**EXERCISE INSTRUCTIONS**
1. Could you update the worker mode guide's passage starting with "Worker mode addresses" and going on through "(Required for Worker)", replacing "crashes" with "failures"?
2. Which benefits does the worker mode guide list under "Why Use Worker Mode?"?
3. Can you pick up the worker mode guide after its last line and continue it?

── SELECTED PASSAGE

How-To: Deploy Lychee Worker Mode
December 28, 2025 ยท View on GitHub
Author: Lychee Team Last Updated: 2025-12-28 Feature: 002-worker-mode Related: Feature 002 Spec
Overview
Lychee supports running separate worker containers for background job processing, enabling horizontal scaling of queue workers independently from web servers. This guide covers deploying and configuring worker mode for production use.
Why Use Worker Mode?
Worker mode addresses background processing bottlenecks without impacting web server capacity:
- Horizontal Scaling: Run multiple worker containers processing jobs in parallel
- Resource Isolation: Dedicate resources to background tasks (photo processing, notifications, etc.)
- Memory Leak Mitigation: Workers automatically restart after configured intervals
- Failure Recovery: Auto-restart loop ensures continuous operation after crashes
- Queue Priority: Process high-priority jobs before low-priority ones
Prerequisites
- Docker and Docker Compose v2 installed
- Existing Lychee deployment with database and (optionally) Redis
- Lychee Docker image with worker mode support (version >= TBD)
Environment Variables
LYCHEE_MODE (Required for Worker)
Controls container startup mode:
LYCHEE_MODE=web # Default: Run FrankenPHP/Octane web server
LYCHEE_MODE=worker # Run Laravel queue worker
Web mode (default) is unchanged from previous Lychee versions. Omitting LYCHEE_MODE defaults to web mode for backward compatibility.
Worker mode starts php artisan queue:work in an auto-restart loop, processing background jobs continuously.
QUEUE_CONNECTION (Critical for Worker)
Specifies the queue backend driver:
QUEUE_CONNECTION=database # Use database for queue storage (no Redis dependency)

────
── INFORMATION GIVEN

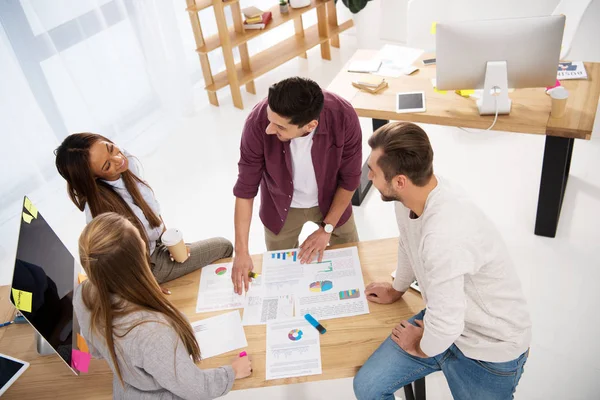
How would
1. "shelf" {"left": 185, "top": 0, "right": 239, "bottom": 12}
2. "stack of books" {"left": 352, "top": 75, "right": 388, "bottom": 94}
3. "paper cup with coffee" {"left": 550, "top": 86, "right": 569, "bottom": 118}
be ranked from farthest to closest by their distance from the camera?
1. "shelf" {"left": 185, "top": 0, "right": 239, "bottom": 12}
2. "stack of books" {"left": 352, "top": 75, "right": 388, "bottom": 94}
3. "paper cup with coffee" {"left": 550, "top": 86, "right": 569, "bottom": 118}

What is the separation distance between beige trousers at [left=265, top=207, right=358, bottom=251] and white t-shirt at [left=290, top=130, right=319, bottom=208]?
0.04 m

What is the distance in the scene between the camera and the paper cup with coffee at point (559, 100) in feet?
8.56

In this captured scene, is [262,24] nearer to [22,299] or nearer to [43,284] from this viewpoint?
[43,284]

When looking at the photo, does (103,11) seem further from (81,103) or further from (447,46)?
(447,46)

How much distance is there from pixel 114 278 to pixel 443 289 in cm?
94

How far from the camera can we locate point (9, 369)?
1.91 meters

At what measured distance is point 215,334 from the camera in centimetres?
190

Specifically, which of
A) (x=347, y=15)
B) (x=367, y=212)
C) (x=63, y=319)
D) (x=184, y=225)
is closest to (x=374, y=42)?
(x=347, y=15)

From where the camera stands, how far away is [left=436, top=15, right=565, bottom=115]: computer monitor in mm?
2564

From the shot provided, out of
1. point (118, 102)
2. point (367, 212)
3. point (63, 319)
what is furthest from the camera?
point (118, 102)

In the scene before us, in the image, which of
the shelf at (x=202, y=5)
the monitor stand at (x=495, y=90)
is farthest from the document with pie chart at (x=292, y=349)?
the shelf at (x=202, y=5)

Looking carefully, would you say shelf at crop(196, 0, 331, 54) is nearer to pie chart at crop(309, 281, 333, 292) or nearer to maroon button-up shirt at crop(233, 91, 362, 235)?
maroon button-up shirt at crop(233, 91, 362, 235)

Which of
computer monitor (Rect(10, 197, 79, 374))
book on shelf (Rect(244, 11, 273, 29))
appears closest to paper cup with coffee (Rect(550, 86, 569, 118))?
computer monitor (Rect(10, 197, 79, 374))

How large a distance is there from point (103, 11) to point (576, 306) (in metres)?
3.58
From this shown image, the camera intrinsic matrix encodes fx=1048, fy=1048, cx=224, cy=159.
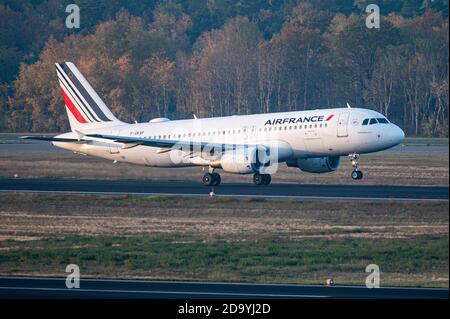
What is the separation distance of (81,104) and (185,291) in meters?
32.8

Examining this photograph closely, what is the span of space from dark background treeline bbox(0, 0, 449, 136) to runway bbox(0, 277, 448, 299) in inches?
2667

────

**ACTIVITY ANSWERS**
1.
Worker mode addresses background processing bottlenecks without impacting web server capacity:
- Horizontal Scaling: Run multiple worker containers processing jobs in parallel
- Resource Isolation: Dedicate resources to background tasks (photo processing, notifications, etc.)
- Memory Leak Mitigation: Workers automatically restart after configured intervals
- Failure Recovery: Auto-restart loop ensures continuous operation after failures
- Queue Priority: Process high-priority jobs before low-priority ones
Prerequisites
- Docker and Docker Compose v2 installed
- Existing Lychee deployment with database and (optionally) Redis
- Lychee Docker image with worker mode support (version >= TBD)
Environment Variables
LYCHEE_MODE (Required for Worker)

2.
- Horizontal Scaling
- Resource Isolation
- Memory Leak Mitigation
- Failure Recovery
- Queue Priority

3.
QUEUE_CONNECTION=redis # Use Redis for queue storage (recommended for production)
QUEUE_CONNECTION=sync # Synchronous processing (NOT recommended for worker mode)
Recommendation: Use redis for production (faster, better concurrency). Use database if Redis is unavailable. Never use sync in worker mode - jobs will run synchronously, defeating the purpose of a queue worker.
QUEUE_NAMES (Optional)
Comma-separated queue names for priority processing:
QUEUE_NAMES=default # Default: process only 'default' queue
QUEUE_NAMES=high,default,low # Process high-priority jobs first, then default, then low
Example use cases:
high: User-initiated photo uploads/processingdefault: General background taskslow: Cleanup, maintenance, non-urgent operations
WORKER_MAX_TIME (Optional)
Worker restart interval in seconds for memory leak mitigation:
WORKER_MAX_TIME=3600 # Default: restart after 1 hour (3600 seconds)
WORKER_MAX_TIME=7200 # Restart after 2 hours
Workers automatically exit and restart after this interval to prevent memory leaks from accumulating. The auto-restart loop ensures continuous operation.
Deployment: Docker Compose
Single Worker Container
Edit your existing docker-compose.yaml to uncomment the lychee_worker service:
services:
# Existing lychee_api service...
lychee_worker:
image: lychee-frankenphp:latest
container_name: lychee-worker
restart: unless-stopped
environment:
LYCHEE_MODE: worker # Enable worker mode
QUEUE_CONNECTION: "${QUEUE_CONNECTION:-database}"
QUEUE_NAMES: "${QUEUE_NAMES:-default}"
WORKER_MAX_TIME: "${WORKER_MAX_TIME:-3600}"
# Database (same as lychee_api)
DB_CONNECTION: "${DB_CONNECTION:-mysql}"
DB_HOST: "${DB_HOST:-lychee_db}"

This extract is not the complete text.